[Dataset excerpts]
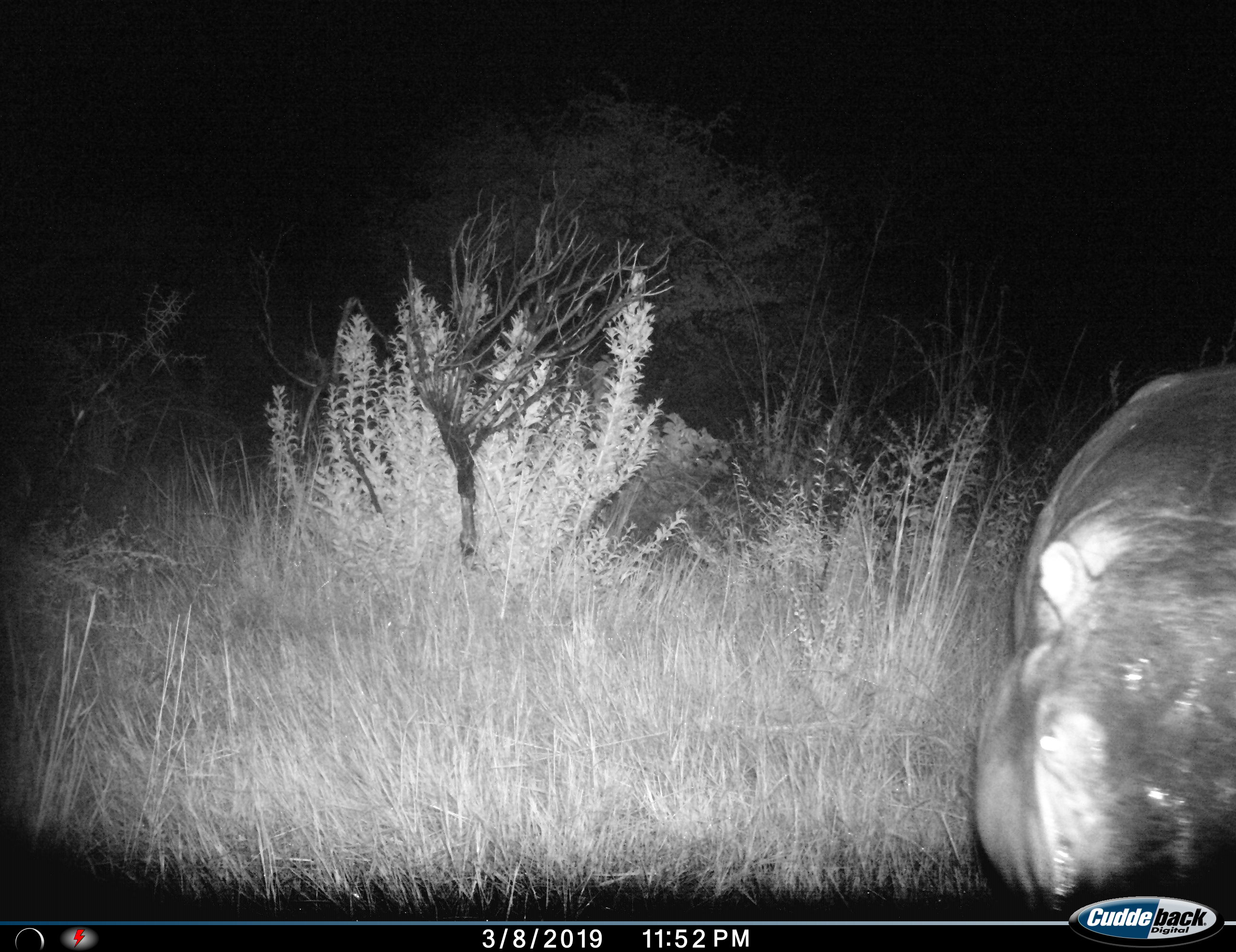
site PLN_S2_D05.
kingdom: Animalia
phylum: Chordata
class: Mammalia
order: Artiodactyla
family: Hippopotamidae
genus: Hippopotamus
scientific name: Hippopotamus amphibius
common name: hippopotamus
Hippopotamus (Hippopotamus amphibius), count 1. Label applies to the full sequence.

**Required action:**
The line with "phylum: Chordata" and all the lines after it in the records above are to be output exactly, with nothing added.

**Written answer:**
phylum: Chordata
class: Mammalia
order: Artiodactyla
family: Hippopotamidae
genus: Hippopotamus
scientific name: Hippopotamus amphibius
common name: hippopotamus
Hippopotamus (Hippopotamus amphibius), count 1. Label applies to the full sequence.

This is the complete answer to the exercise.